Я привык к тому, что не хожу на похороны, вот это меня и встревожило. Значит, у меня появились привычки, безошибочный признак старости — морщинки не только на коже, но и в душе. И вокруг меня к моим привычкам, оказывается, привыкли. Настолько, что, когда я однажды все-таки явился на похороны — когда ж это было?.. в прошлом году?.. позапрошлом?.. или, может, еще раньше? — люди стали перешептываться за моей спиной. Слух у меня для моих лет необыкновенно острый — по крайней мере еще недавно был таковым, — когда речь заходит о том, что меня интересует; ко всему прочему я глух был прежде, остался глух и теперь. На Фаркашретское кладбище меня выманили похороны мужа некой известной пештской красавицы. Был чудесный осенний день, природа застыла в осеннем уборе: что ж, подумал я, прогуляю себя немножко. Увы, я не принял в расчет, что встречу так много знакомых.

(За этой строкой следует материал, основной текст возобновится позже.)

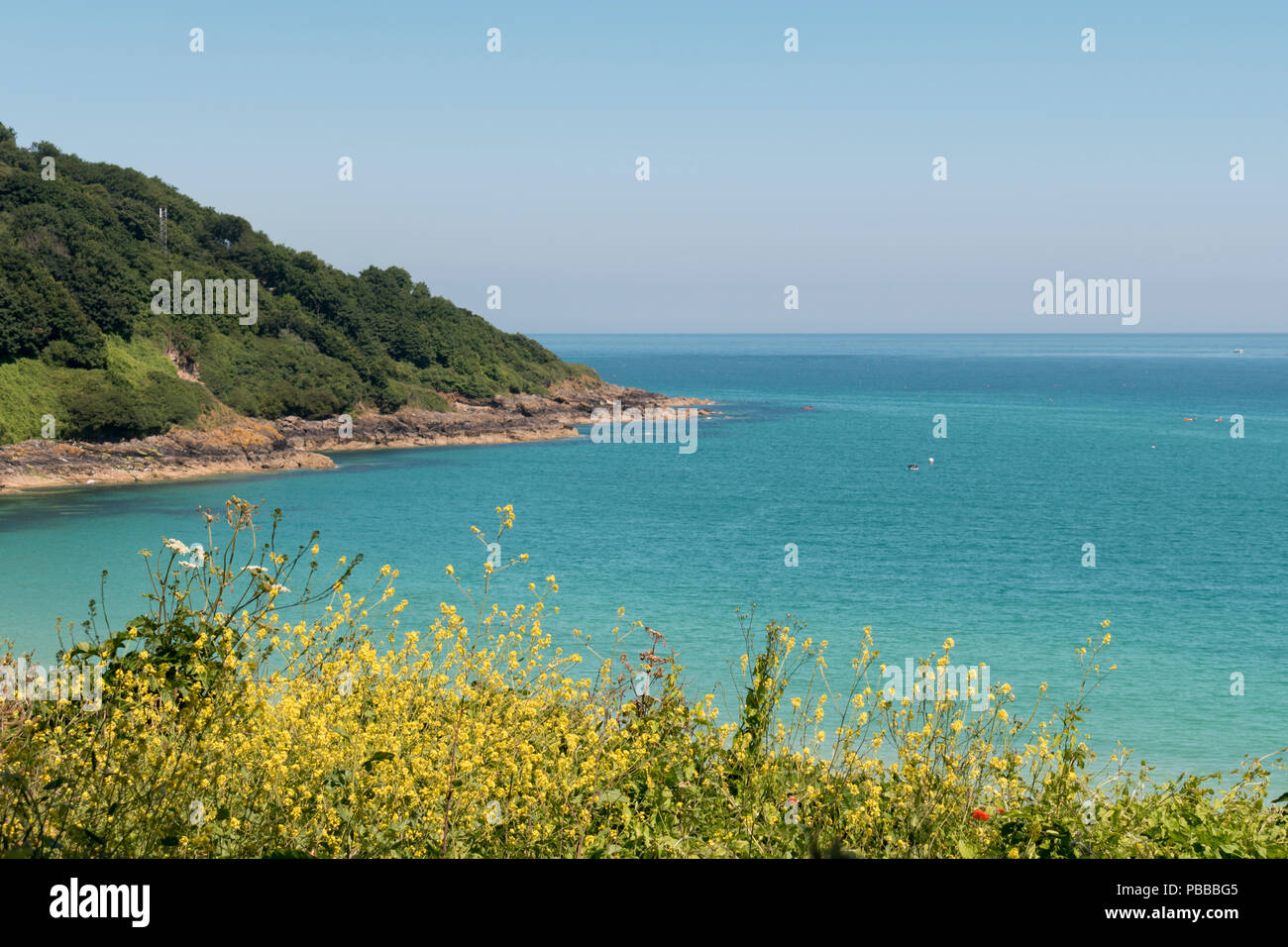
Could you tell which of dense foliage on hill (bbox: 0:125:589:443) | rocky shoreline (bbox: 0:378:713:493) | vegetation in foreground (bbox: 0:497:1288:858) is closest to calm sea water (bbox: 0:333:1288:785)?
rocky shoreline (bbox: 0:378:713:493)

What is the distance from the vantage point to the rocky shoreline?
2317 inches

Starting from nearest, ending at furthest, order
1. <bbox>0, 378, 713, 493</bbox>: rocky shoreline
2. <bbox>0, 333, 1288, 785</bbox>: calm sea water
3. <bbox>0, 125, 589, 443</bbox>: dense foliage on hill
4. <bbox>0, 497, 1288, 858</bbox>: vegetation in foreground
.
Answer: <bbox>0, 497, 1288, 858</bbox>: vegetation in foreground → <bbox>0, 333, 1288, 785</bbox>: calm sea water → <bbox>0, 378, 713, 493</bbox>: rocky shoreline → <bbox>0, 125, 589, 443</bbox>: dense foliage on hill

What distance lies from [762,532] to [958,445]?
4757 centimetres

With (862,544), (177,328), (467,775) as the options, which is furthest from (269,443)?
(467,775)

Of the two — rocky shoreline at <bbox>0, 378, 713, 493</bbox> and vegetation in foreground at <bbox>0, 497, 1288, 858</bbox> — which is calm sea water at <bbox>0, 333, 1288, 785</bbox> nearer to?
rocky shoreline at <bbox>0, 378, 713, 493</bbox>

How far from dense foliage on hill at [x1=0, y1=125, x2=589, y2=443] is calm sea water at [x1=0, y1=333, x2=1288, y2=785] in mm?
9324

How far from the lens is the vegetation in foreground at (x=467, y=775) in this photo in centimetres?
513

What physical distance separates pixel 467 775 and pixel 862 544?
1697 inches

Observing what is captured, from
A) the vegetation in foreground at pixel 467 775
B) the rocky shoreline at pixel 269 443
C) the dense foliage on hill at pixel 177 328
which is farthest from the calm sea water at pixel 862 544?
the vegetation in foreground at pixel 467 775

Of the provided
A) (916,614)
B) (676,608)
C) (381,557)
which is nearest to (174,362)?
(381,557)

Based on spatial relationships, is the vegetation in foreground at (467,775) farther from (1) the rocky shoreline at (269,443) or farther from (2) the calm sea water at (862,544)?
(1) the rocky shoreline at (269,443)

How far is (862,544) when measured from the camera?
4694 cm
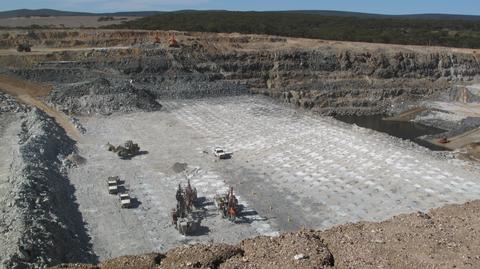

— А этого каким ветром сюда занесло? — послышалось за моей спиной справа.
— Этот с чего заявился? — прошелестело слева.
— Ему-то здесь что надо? — нескромно громыхнуло уже сверху, из туч, с неба, быть может, голосом самого покойника.
Шепот:
— А ты не знал? У него же связь была с вдовушкой.
— Да ну?
— Много лет!
— Кому ж это не известно?
Кажется, даже деревья, даже кресты на могилах с любопытством оборачивались мне вслед, когда я медленно брел по щиколотку в огненной осенней листве за похоронными дрогами, оттянувшись в самый конец траурного шествия. Там был tout Budapest[6], так почему бы и мне не почтить память покойного? Не прийти потому только, что в грош его не ставил? Это еще не резон. Я жалел его жену независимо от того, была у меня с нею связь или нет. Она шла за дрогами совсем одна, не опираясь ни на чью руку, гордо выпрямив стройный стан, вся в черном, с открытым лицом; длинная траурная вуаль, откинутая через шляпку назад, покрывала ей плечи. В пяти шагах позади нее сопела, всхлипывая, воронья стая родни, за ними шли вороны официальные, тоже все в черном, а дальше — бесконечная вереница стариков и старух, и все они горячо кивали, словно твердили: ну вот, так-то! В смраде старых тел совсем терялся запах молодости.
— Оказывается, и тебя можно увидеть в кои-то веки?
Я знал: из всех воронов и псевдоворонов, готовых на меня накинуться, он первым — как только увидит — вонзит в меня свой клюв. Он настолько стар и дряхл, что передвигается уже не на ногах — на разбухших варикозных венах, его голос так надтреснут, что об него спотыкаются даже мухи, его лицо известково-бело, словно его же посмертная маска, и, несмотря на все это, он так нахально назойлив, как будто в его жилах переливается жизненная сила какого-нибудь двадцатилетнего непоседы. Незачем и говорить, что он поэт, лирик.
— Так, значит, и ты иногда посещаешь кладбища?
— Редко.
— Знаем… это мы про тебя знаем. Ну да ведь бывают исключительные случаи!
И он еще шаловливо подмаргивает слезящимися оловянными глазками! Вдобавок ко всему — должно быть, вящего курьеза ради — он именует себя Яношем Курейсом-младшим, как будто можно вообразить Яноша Курейса-старшего! Прикрыв ладонью глаза от солнца — хотя солнца нет, а если есть, то светит по-осеннему слабо, — он отыскивает взглядом идущую за похоронными дрогами вдову.
— А ведь все еще хороша, м-м?.. хе-хе-хе…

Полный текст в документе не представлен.